TASK REQUIREMENTS
Excluding any images, copy all of the lines below precisely as written.

Image-text web data:
BEGIN

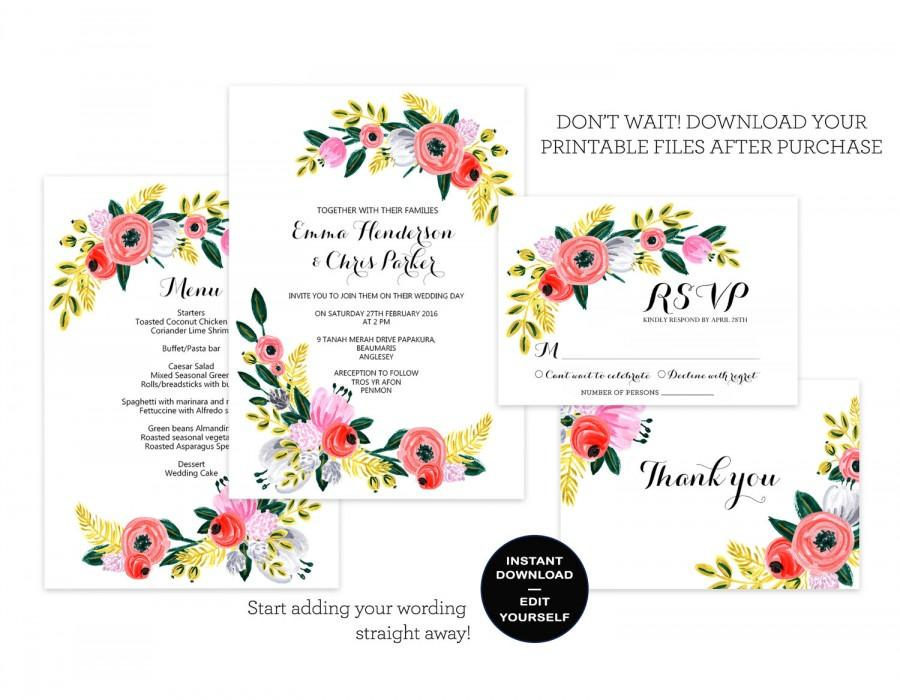 floral wedding invitation template rustic boho chic wedding invite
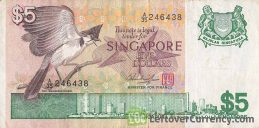5 Singapore Dollars banknote - Bird series obverse accepted for exchange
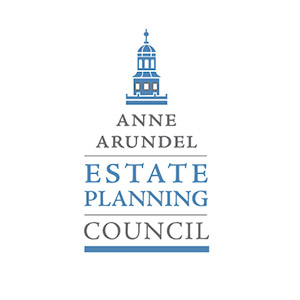 Anne Arundel estate planning council logo
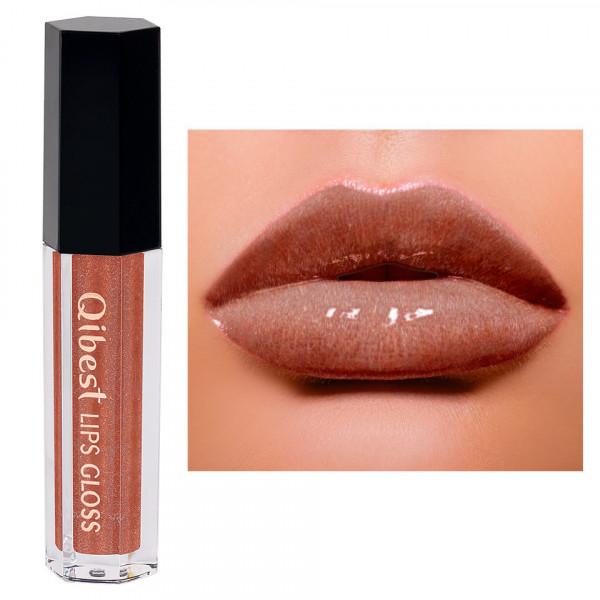 Poze Lip Gloss Charming Qibest #12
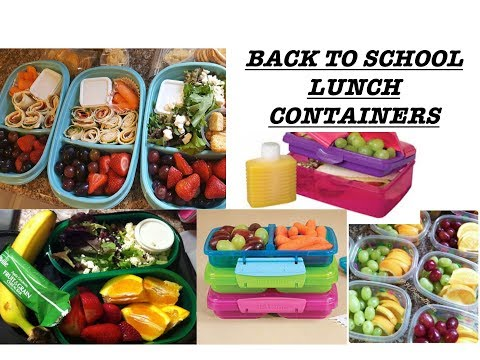 BEST BACK TO SCHOOL LUNCH CONTAINERS 2017!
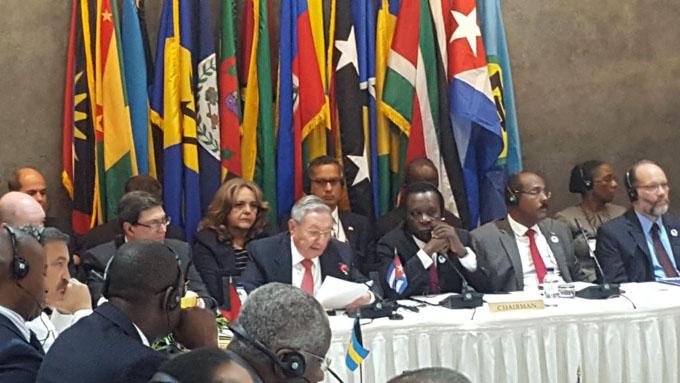 Ratifica Cuba respaldo a Caricom en sus reivindicaciones (+ fotos)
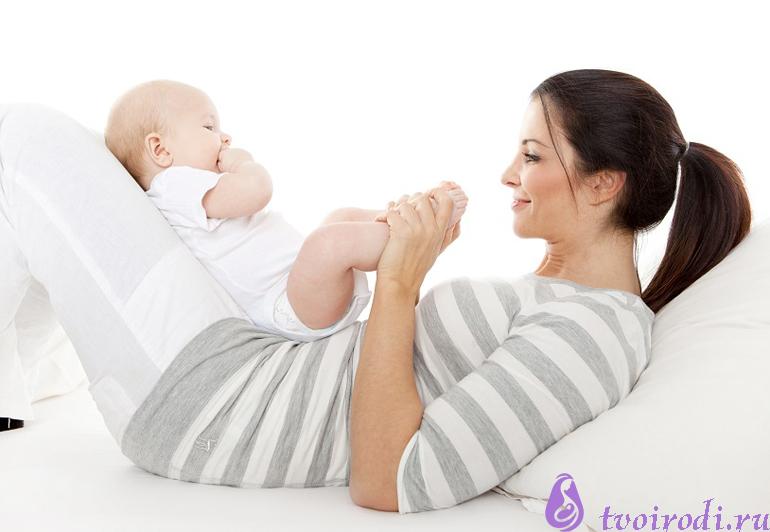 Слабительное для кормящих мам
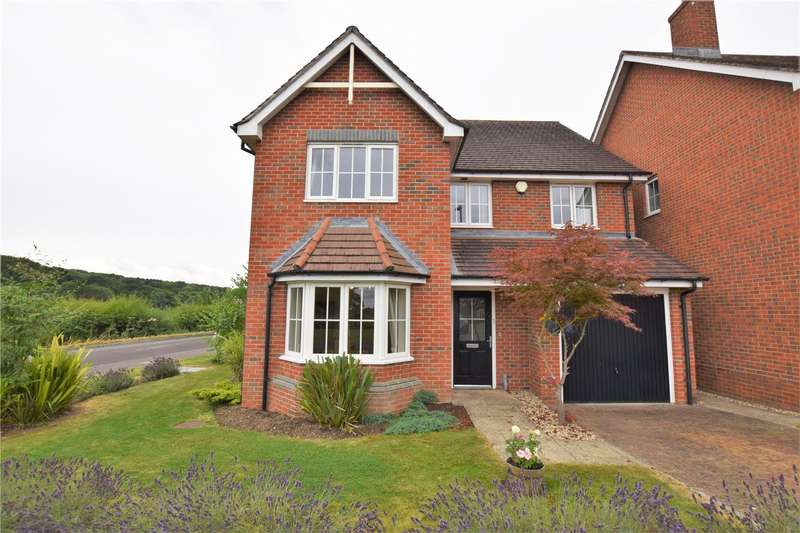 4 Bedrooms Detached House for sale in Saxon Gate, Burghfield, Reading, Berkshire, RG30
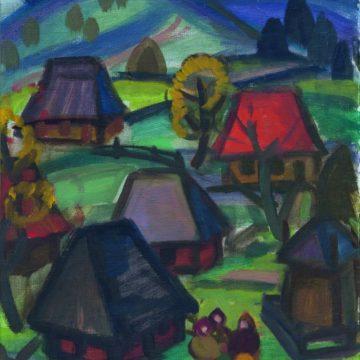 А.Коцка. Верховинское село. 1970‑е гг. Х., м. 62,5×49,5см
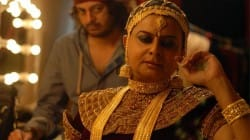 Rituparno Ghosh film will open 19th Kolkata International Film Festival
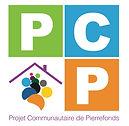 FINAL PCP Color.jpg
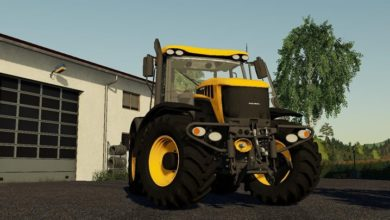 Photo of FS19 – Jcb Fastrac 3000 Traktör Modu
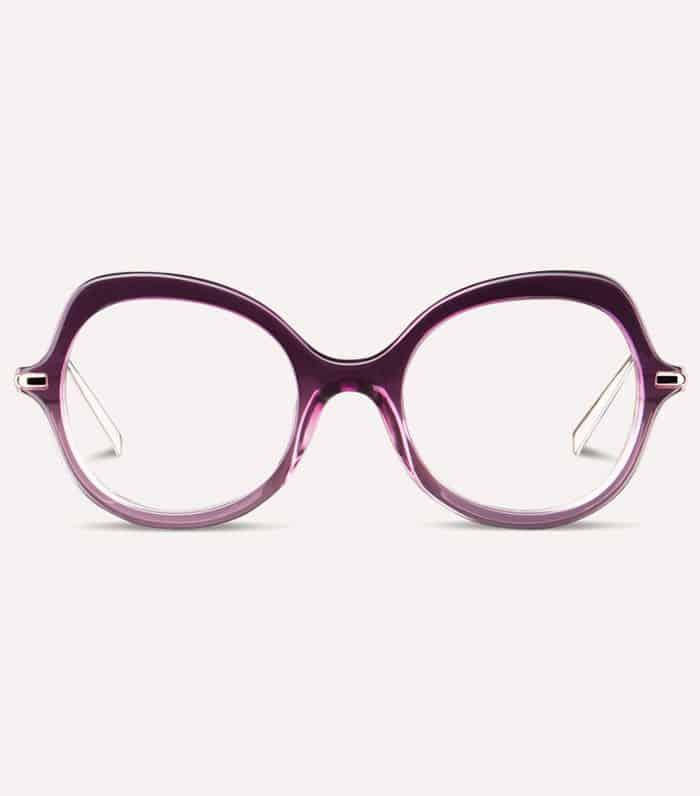 مدلهای جدید عینک طبی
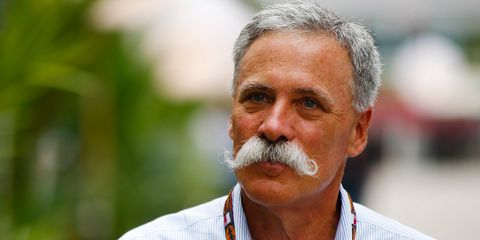 F1 boss Chase Carey and the 10 Formula 1 teams are working to finala new set of guidelines for the sport.
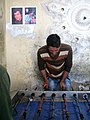 Table Football Club - west suburb of Nishapur near Shatita Mosque 09.JPG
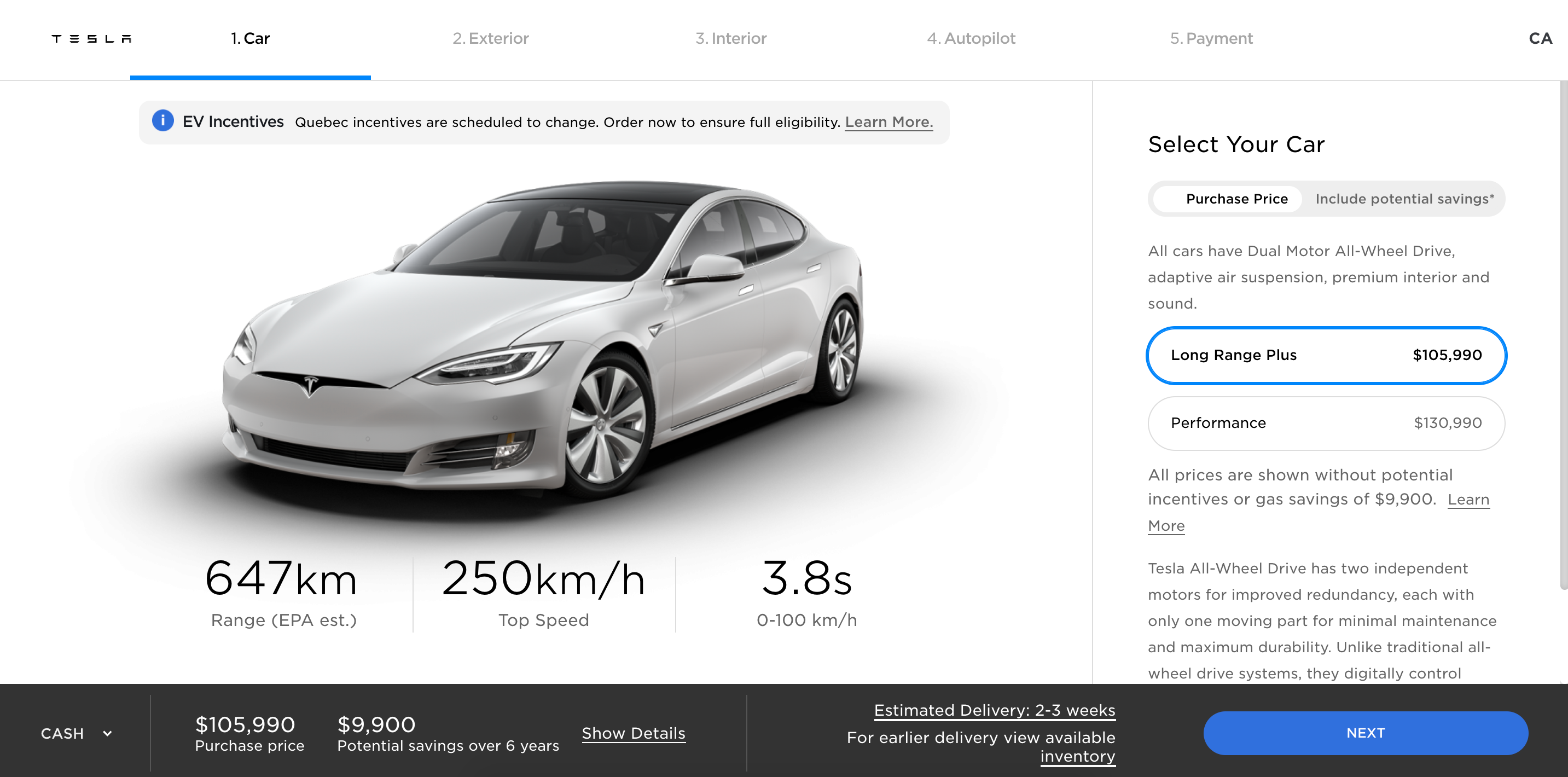 Tesla Model S LR Plus with new range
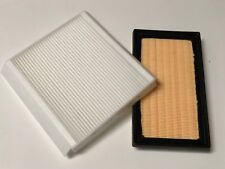 Engine&Cabin Air Filter For Toyota CHR C-HR 2018-2019 US Seller Fast Ship!!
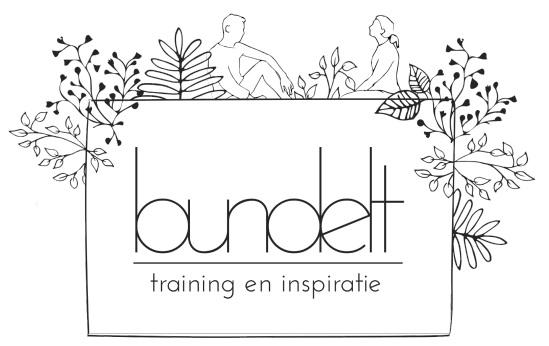 bundelt | training en projecten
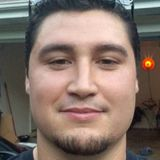 Cdaddy from Pecatonica | Man | 29 years old | Taurus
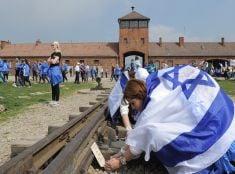 Pamiatka Holokaustu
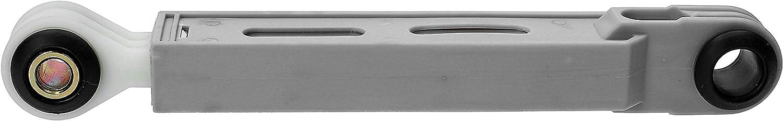 Sto/ßd/ämpfer FI-8mm 90N f/ür Waschmaschine Bosch WAS2844P//04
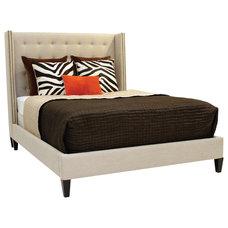 Modern Beds by Zinc Door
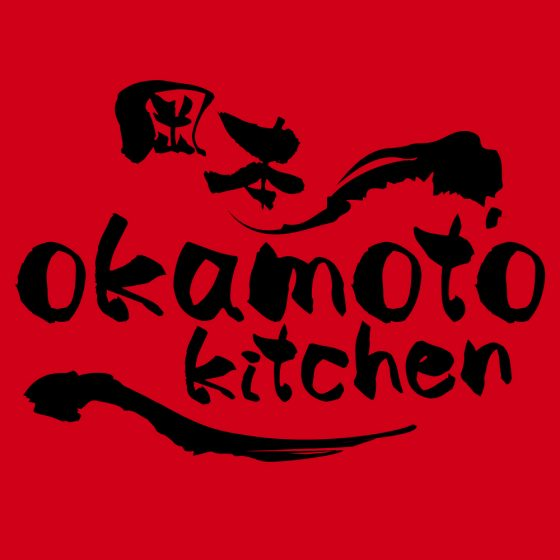 Team_OkamotoKitchen_v001-560x455 Okamoto Kitchen introduces online pre-ordering for Anime Expo 2019!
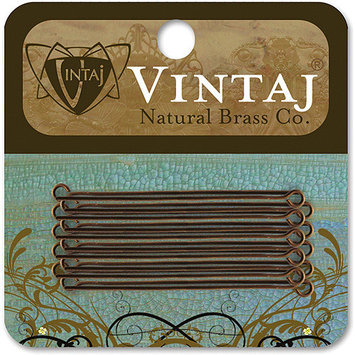 Vintaj 153762 Vintaj Metal Eye Pins 20-Pkg-1.5 Inches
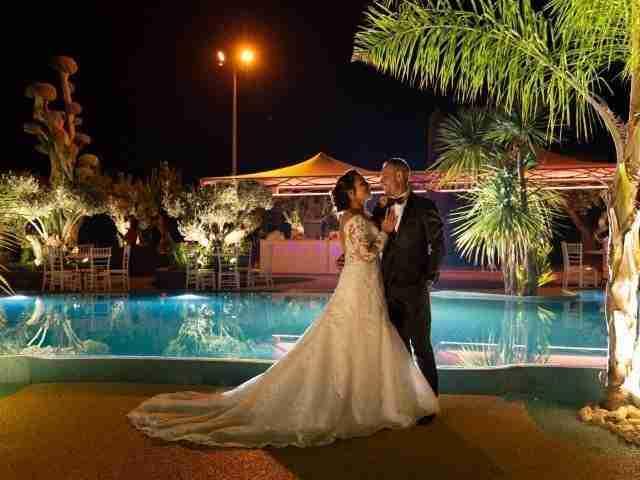 Villa dei Desideri - Fotoreportage matrimonio di Valentina & Carlo - Colizzi Fotografi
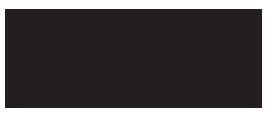 High Profile Cust Logo Redmond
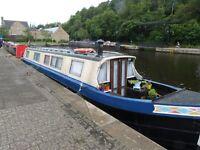 Narrow Boat For Sale 25,000 OBO
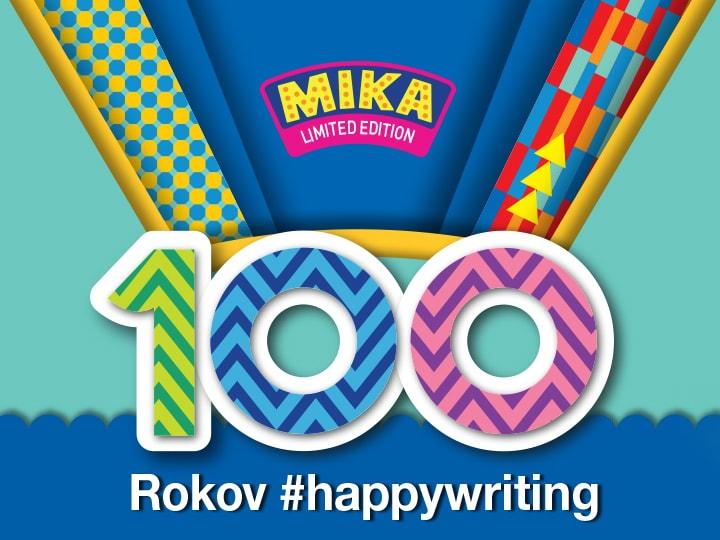 Pilot 100 rokov FriXion Clicker Mika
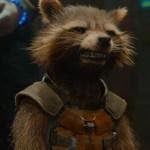 Guardians of the Galaxy Movie Featured Image 2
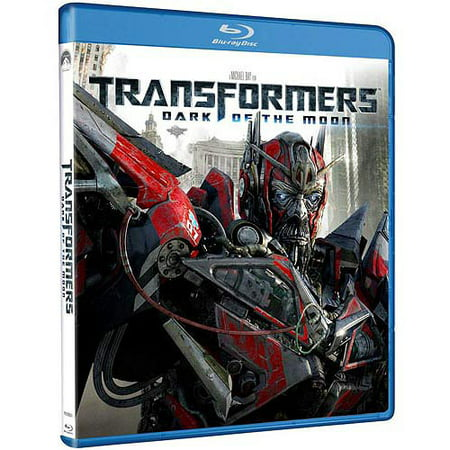 Transformers: Dark Of The Moon (Blu-ray) (Exclusive) (Transformers Dark Of The Moon 3d Blu Ray)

END

FINISHED TASK
 floral wedding invitation template rustic boho chic wedding invite
5 Singapore Dollars banknote - Bird series obverse accepted for exchange
 Anne Arundel estate planning council logo
 Poze Lip Gloss Charming Qibest #12
 BEST BACK TO SCHOOL LUNCH CONTAINERS 2017!
 Ratifica Cuba respaldo a Caricom en sus reivindicaciones (+ fotos)
 Слабительное для кормящих мам
 4 Bedrooms Detached House for sale in Saxon Gate, Burghfield, Reading, Berkshire, RG30
 А.Коцка. Верховинское село. 1970‑е гг. Х., м. 62,5×49,5см
 Rituparno Ghosh film will open 19th Kolkata International Film Festival
 FINAL PCP Color.jpg
 Photo of FS19 – Jcb Fastrac 3000 Traktör Modu
 مدلهای جدید عینک طبی
 F1 boss Chase Carey and the 10 Formula 1 teams are working to finala new set of guidelines for the sport.
 Table Football Club - west suburb of Nishapur near Shatita Mosque 09.JPG
 Tesla Model S LR Plus with new range
 Engine&Cabin Air Filter For Toyota CHR C-HR 2018-2019 US Seller Fast Ship!!
 bundelt | training en projecten
 Cdaddy from Pecatonica | Man | 29 years old | Taurus
 Pamiatka Holokaustu
 Sto/ßd/ämpfer FI-8mm 90N f/ür Waschmaschine Bosch WAS2844P//04
 Modern Beds by Zinc Door
 Team_OkamotoKitchen_v001-560x455 Okamoto Kitchen introduces online pre-ordering for Anime Expo 2019!
 Vintaj 153762 Vintaj Metal Eye Pins 20-Pkg-1.5 Inches
 Villa dei Desideri - Fotoreportage matrimonio di Valentina & Carlo - Colizzi Fotografi
 High Profile Cust Logo Redmond
 Narrow Boat For Sale 25,000 OBO
 Pilot 100 rokov FriXion Clicker Mika
 Guardians of the Galaxy Movie Featured Image 2
 Transformers: Dark Of The Moon (Blu-ray) (Exclusive) (Transformers Dark Of The Moon 3d Blu Ray)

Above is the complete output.